Questions to answer.
a: Please summarize the case report on the bicuspid aortic valve in two sentences.
b: Carry on the case report on the bicuspid aortic valve from its final sentence.

Selected excerpt.

A fusiform aneurysm of the ascending aorta that measured 4.8 cm in maximum diameter was identified with no evidence of dissection, significant mural thrombus, or coarctation (Figure 1). The aortic valve was found to have a bicuspid configuration with heavy calcification of both annulus and cusp margins (Figure 2).

The absence of the left main coronary artery was confirmed along with mild ostial stenoses of both the left anterior descending and left circumflex coronary arteries, which had separate origins from the left sinus of Valsalva (Figure 3A). The right coronary artery was found to have mild mixed-density plaque in its proximal and mid portions with no severe focal stenosis identified (Figure 3B and C).

Subsequent surgery confirmed the bicuspid aortic valve, which was replaced along the ascending aorta. Bypass grafts were placed to the right coronary and left anterior descending arteries. The patient made an uneventful recovery.

DIAGNOSES

Calcific aortic stenosis, bicuspid aortic valve, ascending aortic aneurysm, absent left main coronary artery, and coronary artery atherosclerotic disease

DISCUSSION

Bicuspid aortic valve occurs in 0.5% to 2% of the general population and is the most common cause of congenital aortic stenosis, with degenerative calcification commencing in the fourth decade of life. Bicuspid aortic valves have a male preponderance and may be associated with aortic arch coarctation, atresia, or interruptions as well as hypoplastic heart syndrome. The identification of aortic valve calcifications implies a severe degree of stenosis with a pressure gradient >50 mm Hg. Dilatation of the ascending aorta, which may be aneurysmal (>4 cm diameter), is attributed to jet phenomena caused by the narrowed valve orifice; however, the degree of aortic dilatation does not correlate with the severity of the valvular stenosis. 1 The use of ECG-gated CT can help to determine the valve morphology, accurately measure the valve annulus diameter, and assess the severity of the degree of valve leaflet calcification. 2

Non-ECG-gated helical thoracic CT has long been used to diagnose thoracic aortic pathology including aneurysm, dissection, and coarctation. Pseudodissection artifacts due to aortic motion during the cardiac cycle are well recognized, simulating the appearance of an ascending aortic dissection. 3,4 The use of ECG-gating during image acquisition eliminates this artifact and permits more accurate measurement of the aneurysm and aortic valve annulus diameter, as the images are motion-free. This obviously has important significance for preoperative planning.

(Dataset items)

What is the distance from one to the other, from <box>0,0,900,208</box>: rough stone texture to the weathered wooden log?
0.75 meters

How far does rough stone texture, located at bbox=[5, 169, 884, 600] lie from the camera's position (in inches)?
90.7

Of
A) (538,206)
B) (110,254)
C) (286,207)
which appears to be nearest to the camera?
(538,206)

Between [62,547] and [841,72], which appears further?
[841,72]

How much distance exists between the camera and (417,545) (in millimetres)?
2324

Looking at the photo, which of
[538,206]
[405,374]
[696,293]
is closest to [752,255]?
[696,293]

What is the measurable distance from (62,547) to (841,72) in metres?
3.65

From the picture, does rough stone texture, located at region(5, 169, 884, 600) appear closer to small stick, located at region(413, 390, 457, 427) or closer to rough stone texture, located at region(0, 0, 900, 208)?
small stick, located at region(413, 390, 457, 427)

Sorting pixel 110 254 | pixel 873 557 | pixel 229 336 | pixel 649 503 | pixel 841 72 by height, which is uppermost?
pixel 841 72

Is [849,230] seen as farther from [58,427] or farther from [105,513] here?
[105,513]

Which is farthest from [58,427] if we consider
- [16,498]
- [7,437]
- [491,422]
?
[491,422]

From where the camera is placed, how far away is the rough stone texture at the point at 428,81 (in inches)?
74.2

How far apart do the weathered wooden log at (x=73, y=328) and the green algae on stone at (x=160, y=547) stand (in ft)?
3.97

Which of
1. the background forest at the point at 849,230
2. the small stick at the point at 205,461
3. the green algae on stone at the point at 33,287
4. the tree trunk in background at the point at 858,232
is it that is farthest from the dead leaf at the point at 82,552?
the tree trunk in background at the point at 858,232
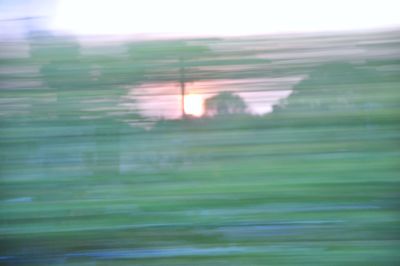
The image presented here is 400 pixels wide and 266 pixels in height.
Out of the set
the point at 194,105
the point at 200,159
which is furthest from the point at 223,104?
the point at 200,159

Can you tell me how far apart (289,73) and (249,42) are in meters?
0.19

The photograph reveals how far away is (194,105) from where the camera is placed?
201 cm

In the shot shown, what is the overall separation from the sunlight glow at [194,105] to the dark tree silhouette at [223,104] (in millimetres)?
23

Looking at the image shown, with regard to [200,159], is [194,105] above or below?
above

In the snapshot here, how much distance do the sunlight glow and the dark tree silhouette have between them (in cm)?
2

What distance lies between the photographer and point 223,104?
2000mm

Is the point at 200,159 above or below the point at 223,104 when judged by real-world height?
below

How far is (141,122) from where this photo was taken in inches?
79.1

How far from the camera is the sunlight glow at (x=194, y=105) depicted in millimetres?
2004

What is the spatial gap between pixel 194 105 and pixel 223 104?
0.11 meters

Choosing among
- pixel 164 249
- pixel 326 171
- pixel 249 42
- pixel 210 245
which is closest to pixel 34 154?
pixel 164 249

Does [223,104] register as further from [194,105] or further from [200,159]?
[200,159]

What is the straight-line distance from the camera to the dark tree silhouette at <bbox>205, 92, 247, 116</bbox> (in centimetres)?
200

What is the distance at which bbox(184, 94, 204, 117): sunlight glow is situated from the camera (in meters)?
2.00
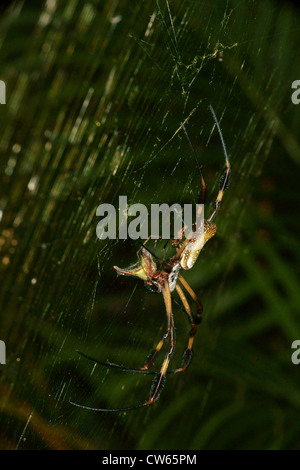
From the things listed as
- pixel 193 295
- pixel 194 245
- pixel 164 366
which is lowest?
pixel 164 366

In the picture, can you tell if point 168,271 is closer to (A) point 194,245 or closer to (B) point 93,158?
(A) point 194,245

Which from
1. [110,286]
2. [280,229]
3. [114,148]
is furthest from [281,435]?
[114,148]

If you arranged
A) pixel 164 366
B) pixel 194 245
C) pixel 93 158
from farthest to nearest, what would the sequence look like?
pixel 164 366 → pixel 194 245 → pixel 93 158

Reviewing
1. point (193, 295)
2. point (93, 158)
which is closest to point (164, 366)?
point (193, 295)

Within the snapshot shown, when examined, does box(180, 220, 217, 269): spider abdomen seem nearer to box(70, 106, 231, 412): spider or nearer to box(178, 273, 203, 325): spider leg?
box(70, 106, 231, 412): spider

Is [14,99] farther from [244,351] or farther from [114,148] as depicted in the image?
[244,351]

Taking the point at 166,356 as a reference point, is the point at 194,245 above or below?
above

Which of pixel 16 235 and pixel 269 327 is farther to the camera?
pixel 269 327

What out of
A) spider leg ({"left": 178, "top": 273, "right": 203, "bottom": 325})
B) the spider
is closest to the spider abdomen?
the spider

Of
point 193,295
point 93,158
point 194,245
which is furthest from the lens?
point 193,295

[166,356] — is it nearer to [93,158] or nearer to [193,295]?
[193,295]

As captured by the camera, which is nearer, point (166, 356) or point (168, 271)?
point (168, 271)
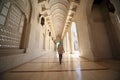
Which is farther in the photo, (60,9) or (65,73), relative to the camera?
(60,9)

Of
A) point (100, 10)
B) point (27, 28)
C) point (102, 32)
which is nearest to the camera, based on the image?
point (27, 28)

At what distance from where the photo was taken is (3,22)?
7.63 ft

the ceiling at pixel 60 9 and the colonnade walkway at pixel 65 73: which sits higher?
the ceiling at pixel 60 9

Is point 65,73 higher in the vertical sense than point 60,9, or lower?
lower

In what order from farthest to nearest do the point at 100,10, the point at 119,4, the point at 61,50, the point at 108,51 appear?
the point at 100,10 < the point at 108,51 < the point at 61,50 < the point at 119,4

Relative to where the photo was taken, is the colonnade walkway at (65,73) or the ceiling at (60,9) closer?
the colonnade walkway at (65,73)

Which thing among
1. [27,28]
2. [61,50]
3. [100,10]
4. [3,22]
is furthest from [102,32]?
[3,22]

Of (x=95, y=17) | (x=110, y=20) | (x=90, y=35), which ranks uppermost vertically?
(x=95, y=17)

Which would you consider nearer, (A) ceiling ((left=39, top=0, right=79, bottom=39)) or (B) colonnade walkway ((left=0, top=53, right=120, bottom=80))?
(B) colonnade walkway ((left=0, top=53, right=120, bottom=80))

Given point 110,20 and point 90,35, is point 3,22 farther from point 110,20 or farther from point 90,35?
point 110,20

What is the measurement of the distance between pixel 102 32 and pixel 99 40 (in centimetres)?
69

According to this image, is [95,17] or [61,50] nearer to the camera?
[61,50]

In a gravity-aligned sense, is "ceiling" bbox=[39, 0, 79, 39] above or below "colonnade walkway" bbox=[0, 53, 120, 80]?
above

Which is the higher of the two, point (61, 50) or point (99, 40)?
point (99, 40)
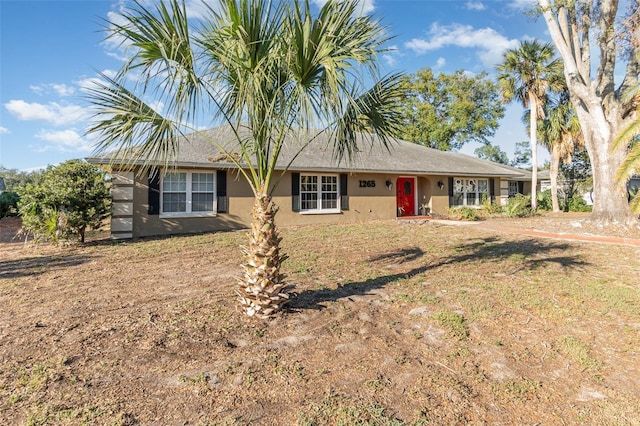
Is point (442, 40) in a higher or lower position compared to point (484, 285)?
higher

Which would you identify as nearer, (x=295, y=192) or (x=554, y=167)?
(x=295, y=192)

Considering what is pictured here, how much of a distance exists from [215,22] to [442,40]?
16.9 meters

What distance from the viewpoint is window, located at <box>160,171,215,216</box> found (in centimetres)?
1189

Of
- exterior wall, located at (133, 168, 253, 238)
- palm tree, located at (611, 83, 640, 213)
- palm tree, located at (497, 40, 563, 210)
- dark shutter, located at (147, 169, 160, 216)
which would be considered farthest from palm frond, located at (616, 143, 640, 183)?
palm tree, located at (497, 40, 563, 210)

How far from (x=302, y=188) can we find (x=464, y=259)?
802 cm

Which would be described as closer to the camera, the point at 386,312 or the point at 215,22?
the point at 215,22

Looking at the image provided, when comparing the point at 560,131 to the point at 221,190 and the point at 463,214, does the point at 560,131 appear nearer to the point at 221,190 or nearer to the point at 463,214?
the point at 463,214

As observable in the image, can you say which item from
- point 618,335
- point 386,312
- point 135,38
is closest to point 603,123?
point 618,335

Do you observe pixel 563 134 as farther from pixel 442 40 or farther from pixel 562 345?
pixel 562 345

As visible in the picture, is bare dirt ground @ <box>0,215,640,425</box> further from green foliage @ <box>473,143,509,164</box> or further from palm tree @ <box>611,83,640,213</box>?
green foliage @ <box>473,143,509,164</box>

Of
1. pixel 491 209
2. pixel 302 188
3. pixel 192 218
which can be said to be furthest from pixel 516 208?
pixel 192 218

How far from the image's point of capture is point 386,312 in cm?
482

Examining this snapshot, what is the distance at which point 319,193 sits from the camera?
15.0 metres

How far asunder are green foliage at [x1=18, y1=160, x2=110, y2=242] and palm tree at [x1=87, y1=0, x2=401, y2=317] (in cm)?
654
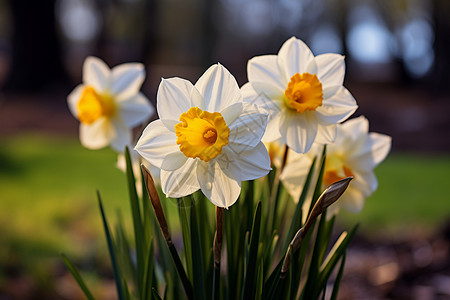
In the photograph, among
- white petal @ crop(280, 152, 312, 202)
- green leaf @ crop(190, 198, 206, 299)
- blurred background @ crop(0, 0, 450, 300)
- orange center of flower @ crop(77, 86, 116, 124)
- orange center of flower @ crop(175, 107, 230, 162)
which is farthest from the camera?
blurred background @ crop(0, 0, 450, 300)

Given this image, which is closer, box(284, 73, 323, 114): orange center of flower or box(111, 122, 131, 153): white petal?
box(284, 73, 323, 114): orange center of flower

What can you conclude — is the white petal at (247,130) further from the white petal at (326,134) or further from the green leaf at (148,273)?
the green leaf at (148,273)

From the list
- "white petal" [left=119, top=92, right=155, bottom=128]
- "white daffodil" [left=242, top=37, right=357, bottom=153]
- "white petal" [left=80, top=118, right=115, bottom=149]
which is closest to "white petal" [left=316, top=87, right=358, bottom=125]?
"white daffodil" [left=242, top=37, right=357, bottom=153]

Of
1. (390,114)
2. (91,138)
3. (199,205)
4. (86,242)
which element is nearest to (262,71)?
(199,205)

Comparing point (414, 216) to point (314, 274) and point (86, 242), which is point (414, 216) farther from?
point (314, 274)

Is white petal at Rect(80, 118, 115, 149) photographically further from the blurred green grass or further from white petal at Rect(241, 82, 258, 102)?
the blurred green grass
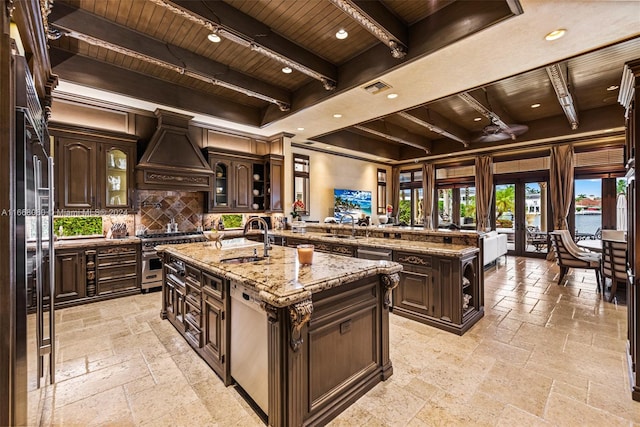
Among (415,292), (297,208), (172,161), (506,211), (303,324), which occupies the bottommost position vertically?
(415,292)

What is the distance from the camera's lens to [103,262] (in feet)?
14.1

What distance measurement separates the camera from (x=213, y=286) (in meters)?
2.32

Answers to each task.
a: The patient had a 4.8 cm fusiform aneurysm of the ascending aorta, a heavily calcified bicuspid aortic valve, an absent left main coronary artery, and mild stenoses and plaque in the coronary arteries. At surgery the valve was replaced along the ascending aorta and bypass grafts were placed to the right coronary and left anterior descending arteries, and the discussion notes that ECG-gated CT removes motion artifacts and allows more accurate measurement of the aneurysm and valve annulus for preoperative planning.

b:
The absence of the left main coronary artery with separate ostia for the left anterior descending and left circumflex arteries is an uncommon coronary artery anomaly with an incidence of 0.4% in a series of 20,332 consecutive coronary angiograms. 5 This anomaly is not associated with an increased incidence of congenital heart disease, nor is there an increased incidence of coronary artery disease. Knowledge of this anomaly is important prior to aortic valve replacement, as both vessels may need selective bypass grafting.

In many published series, ECG-gated coronary CTA has been shown to have high sensitivity and specificity for the detection and grading of coronary artery stenoses, particularly in noncalcified vessel segments, with increasing accuracy with more sophisticated multidetector scanners (ie, 16- or 64-slice CT). 6 With the improving temporal resolution of ECG-gated coronary CTA, gated functional analysis of the moving aortic valve leaflets may be possible, in a manner similar to cine magnetic resonance imaging.

CONCLUSION

With the use of high-performance workstation analysis, ECG-gated contrast-enhanced thoracic aortic CTA accurately measured the diameter of the ascending aortic aneurysm secondary to an identified heavily calcified bicuspid aortic valve. The absence of the left main coronary artery was elegantly visualized along with multivessel coronary artery disease, which was not considered to be hemodynamically significant. In the future, ECG-gated CTA may become the first-line investigation required prior to aortic valve replacement, since it provides evaluation of the aortic valve, thoracic aorta, and coronary arteries in a single, minimally invasive examination.